OBJECTIVE — Starting at the line that contains "With respect to" and stopping after the line that contains "16.9 metres", write out those records again, switching "guardrail" to "barrier" and changing nothing else.

THE RECORDS —
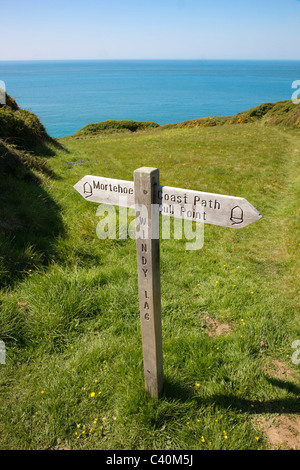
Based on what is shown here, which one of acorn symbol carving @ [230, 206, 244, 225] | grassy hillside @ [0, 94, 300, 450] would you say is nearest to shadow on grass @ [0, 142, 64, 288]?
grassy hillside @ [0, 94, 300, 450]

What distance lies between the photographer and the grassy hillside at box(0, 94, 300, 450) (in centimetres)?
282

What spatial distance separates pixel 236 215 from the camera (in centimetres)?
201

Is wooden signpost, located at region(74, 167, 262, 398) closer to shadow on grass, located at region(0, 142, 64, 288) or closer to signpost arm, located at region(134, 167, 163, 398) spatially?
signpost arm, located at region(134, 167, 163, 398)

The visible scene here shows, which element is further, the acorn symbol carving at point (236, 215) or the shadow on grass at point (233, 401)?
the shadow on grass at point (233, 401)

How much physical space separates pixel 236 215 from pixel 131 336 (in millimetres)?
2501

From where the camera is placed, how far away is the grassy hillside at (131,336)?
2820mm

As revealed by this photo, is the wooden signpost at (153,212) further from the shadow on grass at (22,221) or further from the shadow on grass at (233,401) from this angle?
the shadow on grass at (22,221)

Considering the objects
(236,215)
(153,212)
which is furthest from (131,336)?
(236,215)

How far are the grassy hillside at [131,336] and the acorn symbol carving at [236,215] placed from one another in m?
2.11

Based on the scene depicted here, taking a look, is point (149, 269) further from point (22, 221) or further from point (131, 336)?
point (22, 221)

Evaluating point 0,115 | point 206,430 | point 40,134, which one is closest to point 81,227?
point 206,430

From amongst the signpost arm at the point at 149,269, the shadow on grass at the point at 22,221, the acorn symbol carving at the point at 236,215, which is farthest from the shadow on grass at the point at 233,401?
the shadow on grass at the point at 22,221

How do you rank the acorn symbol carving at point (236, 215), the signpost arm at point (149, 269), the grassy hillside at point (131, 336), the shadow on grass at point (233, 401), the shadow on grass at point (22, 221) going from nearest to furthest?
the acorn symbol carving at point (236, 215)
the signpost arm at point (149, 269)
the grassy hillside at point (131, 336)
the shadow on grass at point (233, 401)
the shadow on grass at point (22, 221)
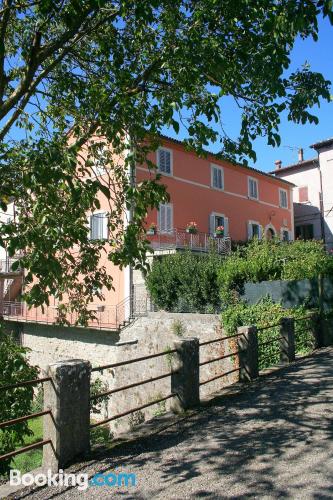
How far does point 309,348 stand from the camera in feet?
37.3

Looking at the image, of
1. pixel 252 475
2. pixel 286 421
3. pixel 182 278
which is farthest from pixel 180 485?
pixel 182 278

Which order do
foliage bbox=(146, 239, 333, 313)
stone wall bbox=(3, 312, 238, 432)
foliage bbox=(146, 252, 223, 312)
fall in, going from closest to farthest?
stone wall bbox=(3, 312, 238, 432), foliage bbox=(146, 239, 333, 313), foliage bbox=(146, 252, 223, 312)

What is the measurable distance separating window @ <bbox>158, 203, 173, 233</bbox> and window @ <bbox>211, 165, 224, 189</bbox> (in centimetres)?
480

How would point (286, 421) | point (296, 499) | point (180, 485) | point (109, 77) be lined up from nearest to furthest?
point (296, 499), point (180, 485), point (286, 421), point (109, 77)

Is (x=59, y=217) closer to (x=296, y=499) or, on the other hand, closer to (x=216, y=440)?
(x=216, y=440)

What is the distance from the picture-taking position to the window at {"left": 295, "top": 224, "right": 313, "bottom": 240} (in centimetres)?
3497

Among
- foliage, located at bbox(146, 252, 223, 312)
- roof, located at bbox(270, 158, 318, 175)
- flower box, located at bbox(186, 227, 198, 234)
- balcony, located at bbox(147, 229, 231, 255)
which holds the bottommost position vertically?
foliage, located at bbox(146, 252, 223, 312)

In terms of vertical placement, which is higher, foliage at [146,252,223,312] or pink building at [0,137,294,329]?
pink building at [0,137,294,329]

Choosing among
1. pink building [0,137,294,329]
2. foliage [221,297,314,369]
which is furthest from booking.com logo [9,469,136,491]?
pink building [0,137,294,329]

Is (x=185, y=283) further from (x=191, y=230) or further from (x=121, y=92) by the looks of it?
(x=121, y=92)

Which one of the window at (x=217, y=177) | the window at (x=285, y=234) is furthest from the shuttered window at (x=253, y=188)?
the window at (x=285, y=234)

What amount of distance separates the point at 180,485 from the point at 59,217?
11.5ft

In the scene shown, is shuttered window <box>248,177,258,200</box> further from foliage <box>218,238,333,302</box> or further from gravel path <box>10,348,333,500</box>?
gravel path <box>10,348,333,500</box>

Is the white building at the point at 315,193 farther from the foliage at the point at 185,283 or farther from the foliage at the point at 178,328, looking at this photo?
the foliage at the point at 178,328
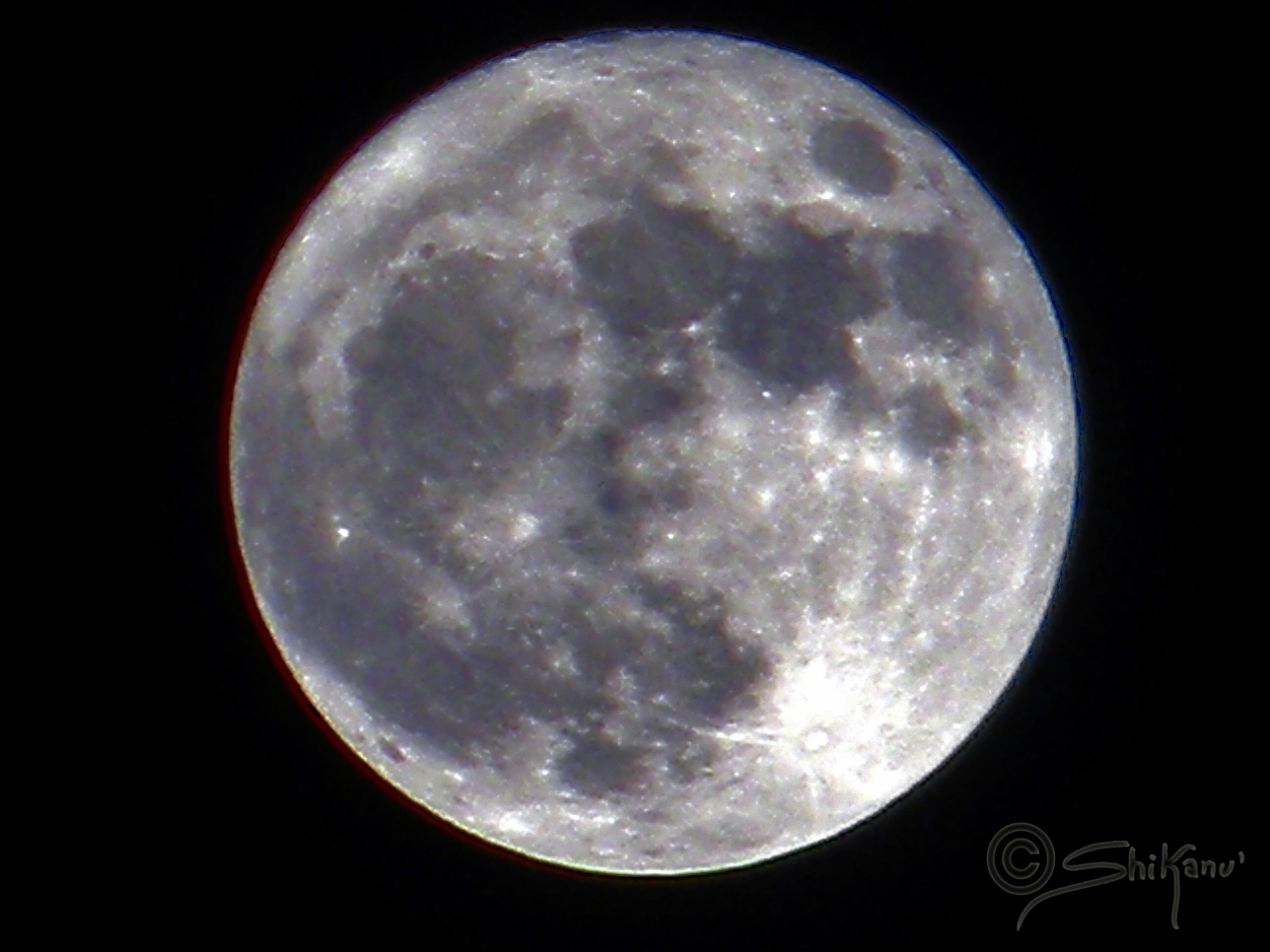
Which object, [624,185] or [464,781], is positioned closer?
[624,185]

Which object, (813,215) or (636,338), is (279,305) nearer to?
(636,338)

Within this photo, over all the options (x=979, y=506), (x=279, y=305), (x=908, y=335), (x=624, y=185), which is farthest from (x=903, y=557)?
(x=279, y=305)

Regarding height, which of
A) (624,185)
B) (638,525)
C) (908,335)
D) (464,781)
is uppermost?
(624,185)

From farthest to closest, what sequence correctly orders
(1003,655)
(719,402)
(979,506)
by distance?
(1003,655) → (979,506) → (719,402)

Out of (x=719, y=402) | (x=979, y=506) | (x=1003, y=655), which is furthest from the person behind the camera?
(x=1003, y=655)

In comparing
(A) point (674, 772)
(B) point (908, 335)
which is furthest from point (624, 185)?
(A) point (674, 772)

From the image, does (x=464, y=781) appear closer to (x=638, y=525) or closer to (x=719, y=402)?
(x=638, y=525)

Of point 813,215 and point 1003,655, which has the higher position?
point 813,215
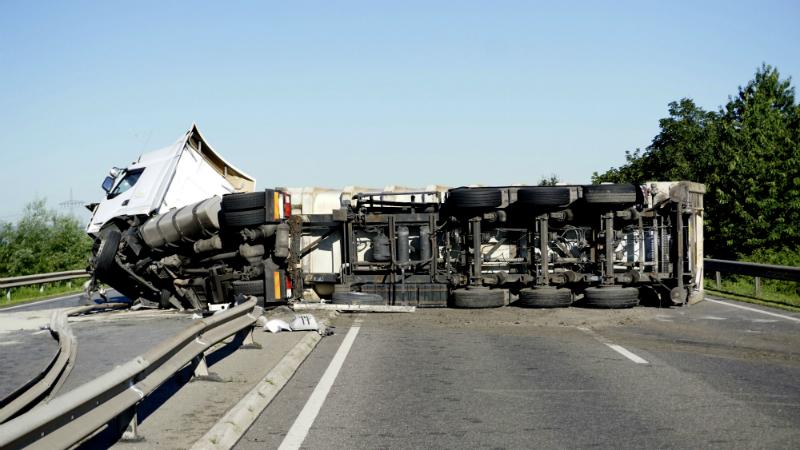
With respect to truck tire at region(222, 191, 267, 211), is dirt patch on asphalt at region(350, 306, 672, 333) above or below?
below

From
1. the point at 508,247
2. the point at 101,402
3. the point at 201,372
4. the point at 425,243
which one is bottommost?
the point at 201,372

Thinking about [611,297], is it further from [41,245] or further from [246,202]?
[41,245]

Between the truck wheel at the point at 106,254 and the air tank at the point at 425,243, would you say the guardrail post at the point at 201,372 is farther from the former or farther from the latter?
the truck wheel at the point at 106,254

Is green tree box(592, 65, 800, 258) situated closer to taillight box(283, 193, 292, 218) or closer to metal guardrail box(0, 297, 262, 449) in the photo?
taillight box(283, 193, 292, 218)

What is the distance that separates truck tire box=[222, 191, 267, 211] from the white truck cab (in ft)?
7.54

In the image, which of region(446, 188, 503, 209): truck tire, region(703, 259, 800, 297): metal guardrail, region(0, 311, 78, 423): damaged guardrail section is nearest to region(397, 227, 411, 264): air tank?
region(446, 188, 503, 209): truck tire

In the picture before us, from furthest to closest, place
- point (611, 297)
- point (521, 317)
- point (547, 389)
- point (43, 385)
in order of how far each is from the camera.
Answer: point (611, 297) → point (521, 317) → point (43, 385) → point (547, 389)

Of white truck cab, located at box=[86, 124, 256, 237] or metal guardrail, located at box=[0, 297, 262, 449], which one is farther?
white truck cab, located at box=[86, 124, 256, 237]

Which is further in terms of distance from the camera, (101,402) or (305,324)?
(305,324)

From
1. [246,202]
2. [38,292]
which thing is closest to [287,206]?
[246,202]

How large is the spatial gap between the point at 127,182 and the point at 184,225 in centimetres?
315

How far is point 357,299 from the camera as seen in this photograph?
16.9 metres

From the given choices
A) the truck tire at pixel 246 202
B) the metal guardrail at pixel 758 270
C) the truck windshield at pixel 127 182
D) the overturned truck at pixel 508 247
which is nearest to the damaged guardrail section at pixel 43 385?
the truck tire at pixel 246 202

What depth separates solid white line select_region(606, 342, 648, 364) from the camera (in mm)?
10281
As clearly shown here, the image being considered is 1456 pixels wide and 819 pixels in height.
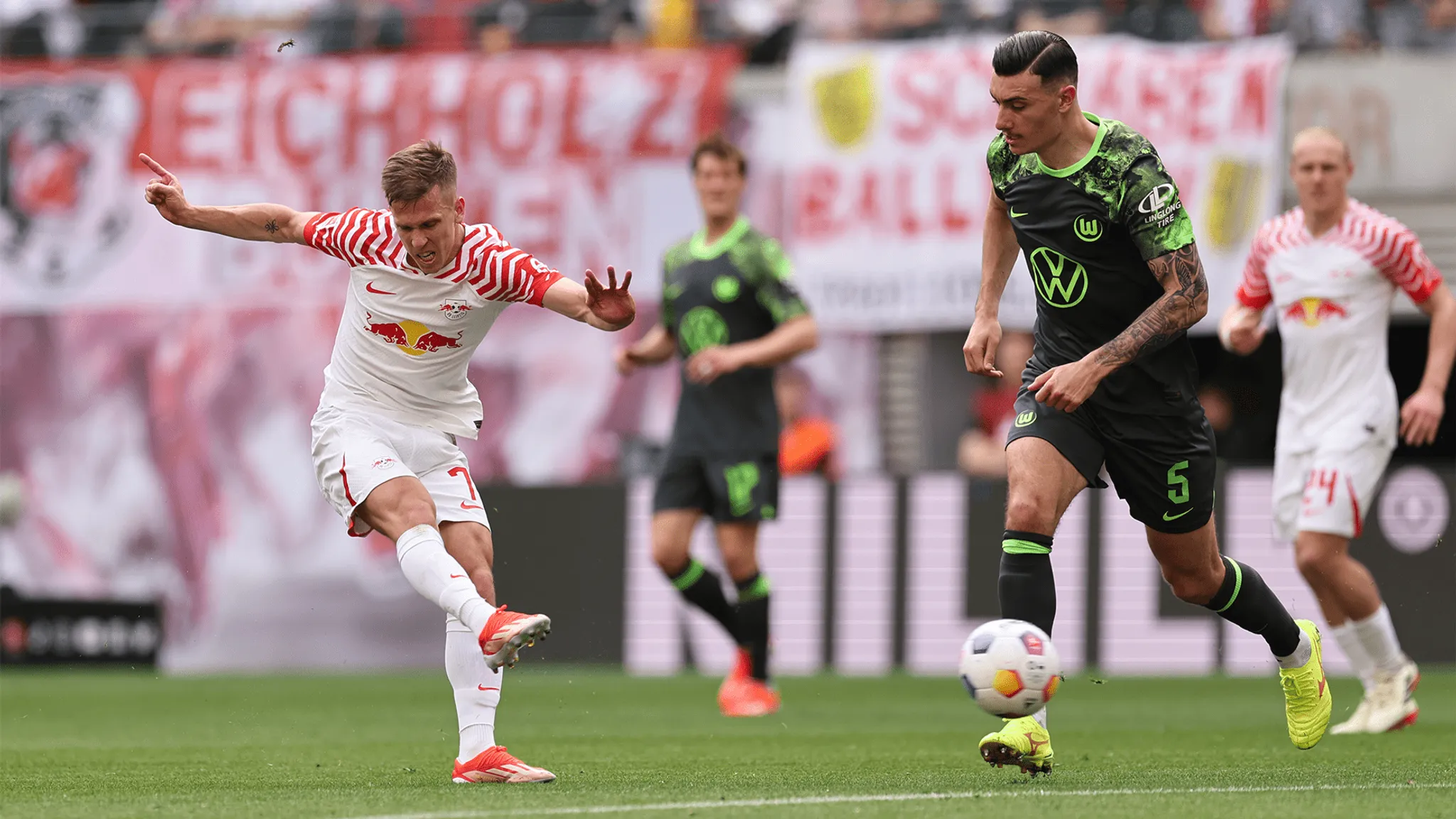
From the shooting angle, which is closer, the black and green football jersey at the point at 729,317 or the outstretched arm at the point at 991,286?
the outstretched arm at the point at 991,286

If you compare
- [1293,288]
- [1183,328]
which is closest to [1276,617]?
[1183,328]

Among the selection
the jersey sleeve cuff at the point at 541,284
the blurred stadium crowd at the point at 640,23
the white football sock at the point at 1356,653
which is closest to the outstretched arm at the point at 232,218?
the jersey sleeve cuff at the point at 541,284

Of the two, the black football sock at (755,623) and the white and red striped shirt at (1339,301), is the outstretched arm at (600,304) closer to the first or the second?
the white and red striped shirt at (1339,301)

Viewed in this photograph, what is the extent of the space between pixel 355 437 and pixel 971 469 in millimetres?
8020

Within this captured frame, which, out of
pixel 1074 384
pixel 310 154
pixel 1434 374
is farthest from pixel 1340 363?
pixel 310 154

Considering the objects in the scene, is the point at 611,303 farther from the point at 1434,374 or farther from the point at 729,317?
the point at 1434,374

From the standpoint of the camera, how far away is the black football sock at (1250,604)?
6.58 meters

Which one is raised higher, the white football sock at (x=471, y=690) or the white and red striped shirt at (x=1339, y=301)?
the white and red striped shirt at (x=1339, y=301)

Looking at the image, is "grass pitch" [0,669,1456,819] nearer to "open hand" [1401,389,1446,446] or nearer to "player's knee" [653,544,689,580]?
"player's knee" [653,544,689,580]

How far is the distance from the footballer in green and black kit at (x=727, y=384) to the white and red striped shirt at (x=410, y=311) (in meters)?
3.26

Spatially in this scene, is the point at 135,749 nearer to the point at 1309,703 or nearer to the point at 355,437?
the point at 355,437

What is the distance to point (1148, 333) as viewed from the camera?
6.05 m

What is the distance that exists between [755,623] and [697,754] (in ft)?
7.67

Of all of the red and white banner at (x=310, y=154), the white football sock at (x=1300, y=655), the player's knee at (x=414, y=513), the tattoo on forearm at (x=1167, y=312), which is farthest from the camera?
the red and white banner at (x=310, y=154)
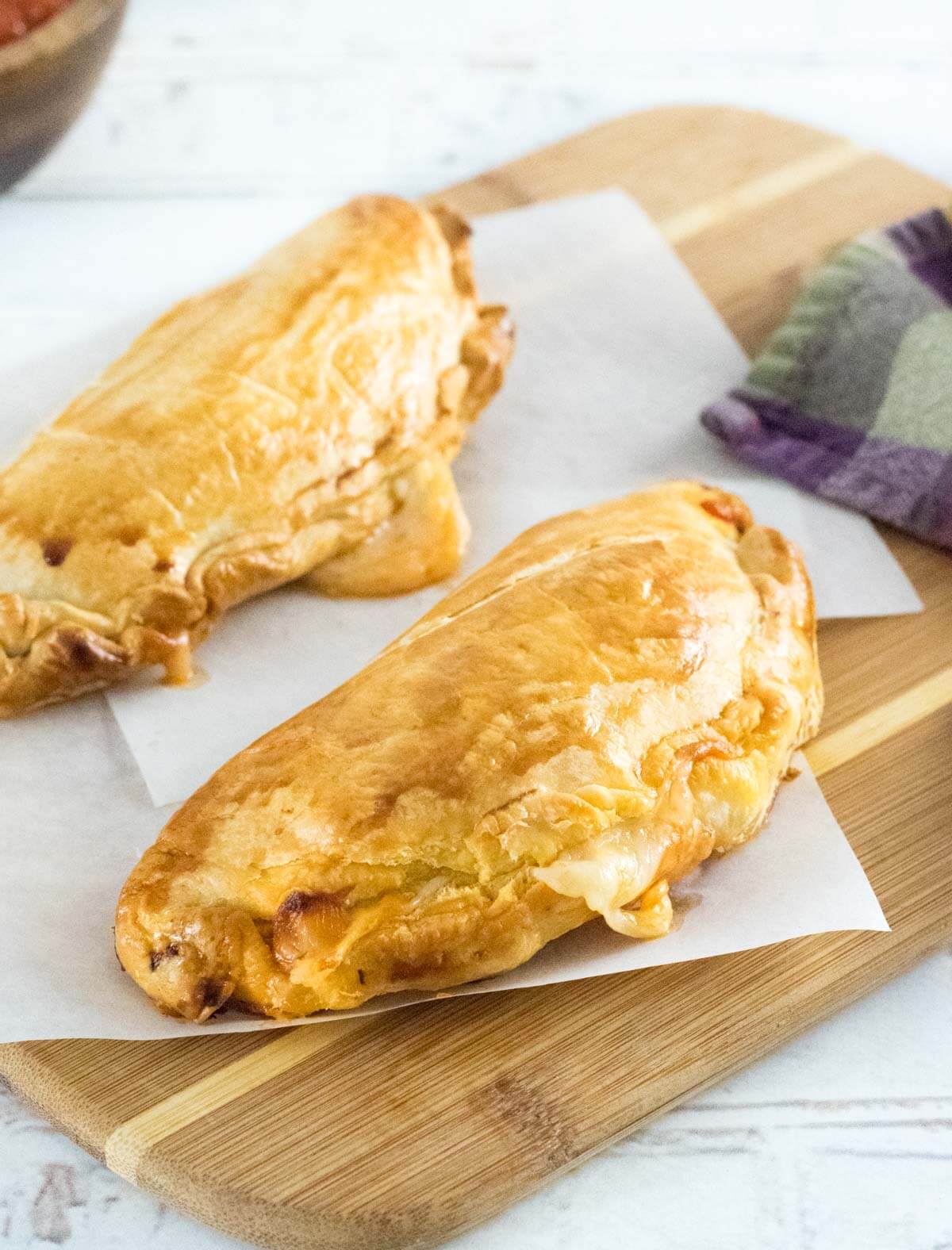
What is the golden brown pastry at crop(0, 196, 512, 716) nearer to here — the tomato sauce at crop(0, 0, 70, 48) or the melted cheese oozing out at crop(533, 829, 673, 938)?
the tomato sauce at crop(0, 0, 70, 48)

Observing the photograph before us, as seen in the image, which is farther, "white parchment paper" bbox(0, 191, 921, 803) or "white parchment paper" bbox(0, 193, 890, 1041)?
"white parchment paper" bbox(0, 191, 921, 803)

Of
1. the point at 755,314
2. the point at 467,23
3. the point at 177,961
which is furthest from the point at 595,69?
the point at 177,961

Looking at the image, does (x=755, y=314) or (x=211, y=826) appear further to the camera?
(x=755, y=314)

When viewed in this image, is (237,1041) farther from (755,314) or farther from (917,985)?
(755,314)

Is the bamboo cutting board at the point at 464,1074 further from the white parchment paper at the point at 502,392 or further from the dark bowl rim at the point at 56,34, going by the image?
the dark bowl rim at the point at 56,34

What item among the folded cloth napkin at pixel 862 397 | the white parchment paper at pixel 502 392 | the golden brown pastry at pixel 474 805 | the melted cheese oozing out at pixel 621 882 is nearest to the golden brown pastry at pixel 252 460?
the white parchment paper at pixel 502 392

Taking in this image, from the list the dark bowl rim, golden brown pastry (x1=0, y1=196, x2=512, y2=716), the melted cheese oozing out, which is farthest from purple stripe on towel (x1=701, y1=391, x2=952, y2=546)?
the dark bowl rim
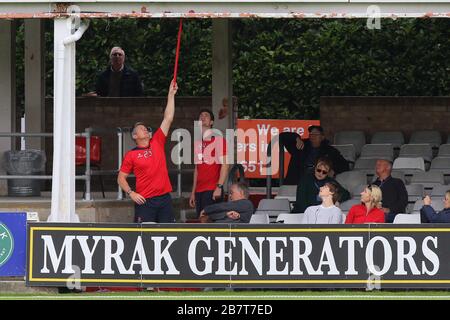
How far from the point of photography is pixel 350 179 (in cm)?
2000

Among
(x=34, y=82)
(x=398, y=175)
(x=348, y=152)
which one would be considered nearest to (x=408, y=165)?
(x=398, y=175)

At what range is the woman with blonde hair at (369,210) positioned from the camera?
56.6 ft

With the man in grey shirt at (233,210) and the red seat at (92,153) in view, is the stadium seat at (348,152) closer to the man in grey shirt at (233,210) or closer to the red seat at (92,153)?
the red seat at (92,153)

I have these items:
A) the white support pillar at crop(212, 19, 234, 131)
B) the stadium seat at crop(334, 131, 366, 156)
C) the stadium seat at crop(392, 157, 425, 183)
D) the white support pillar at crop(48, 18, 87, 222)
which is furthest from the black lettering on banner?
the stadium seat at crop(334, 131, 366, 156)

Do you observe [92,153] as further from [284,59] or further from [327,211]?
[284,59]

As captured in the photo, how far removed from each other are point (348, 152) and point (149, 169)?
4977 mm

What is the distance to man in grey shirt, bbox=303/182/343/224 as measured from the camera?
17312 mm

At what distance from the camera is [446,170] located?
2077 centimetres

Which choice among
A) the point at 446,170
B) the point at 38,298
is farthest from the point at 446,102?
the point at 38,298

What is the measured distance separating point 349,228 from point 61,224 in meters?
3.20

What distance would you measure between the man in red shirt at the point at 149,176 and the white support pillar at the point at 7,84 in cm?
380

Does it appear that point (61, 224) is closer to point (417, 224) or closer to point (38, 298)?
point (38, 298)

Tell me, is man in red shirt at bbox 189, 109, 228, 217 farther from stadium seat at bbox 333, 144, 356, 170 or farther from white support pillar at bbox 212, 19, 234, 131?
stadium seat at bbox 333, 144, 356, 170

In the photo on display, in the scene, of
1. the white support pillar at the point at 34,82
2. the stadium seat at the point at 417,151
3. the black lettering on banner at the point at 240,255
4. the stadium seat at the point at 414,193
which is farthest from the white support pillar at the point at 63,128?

FINISHED ANSWER —
With respect to truck tire at region(222, 191, 267, 211), is dirt patch on asphalt at region(350, 306, 672, 333) above or below?
below

From
1. the point at 508,247
2. the point at 101,402
3. the point at 201,372
4. the point at 425,243
which one is bottommost?
the point at 201,372

Thinking about [611,297], is it further from [41,245] or further from [246,202]?
[41,245]

Between the truck wheel at the point at 106,254 and the air tank at the point at 425,243, would you say the barrier post at the point at 201,372 is farther from the former or farther from the latter?
the truck wheel at the point at 106,254

Is green tree box(592, 65, 800, 258) situated closer to taillight box(283, 193, 292, 218) or closer to metal barrier box(0, 297, 262, 449) in the photo?
taillight box(283, 193, 292, 218)

What is the distance that separates truck tire box=[222, 191, 267, 211] from the white truck cab (in ft)?
7.54

In the image, which of region(446, 188, 503, 209): truck tire, region(703, 259, 800, 297): metal barrier, region(0, 311, 78, 423): damaged barrier section is nearest to region(397, 227, 411, 264): air tank?
region(446, 188, 503, 209): truck tire

In the picture before us, from furthest to closest, place
- point (611, 297)
- point (521, 317)
- point (547, 389)
- point (43, 385)
in order of how far each is from the camera.
Answer: point (611, 297) → point (521, 317) → point (43, 385) → point (547, 389)

Of white truck cab, located at box=[86, 124, 256, 237] or metal barrier, located at box=[0, 297, 262, 449], which one is farther?
white truck cab, located at box=[86, 124, 256, 237]

Which is further in terms of distance from the camera, (101,402) or (305,324)?
(305,324)

From
1. [246,202]
2. [38,292]
which thing is closest to [287,206]?
[246,202]

How large is the spatial gap between the point at 127,182 and the point at 184,225 in centimetres?
315

How far is point 357,299 from the camera as seen in this photograph?
16.9 metres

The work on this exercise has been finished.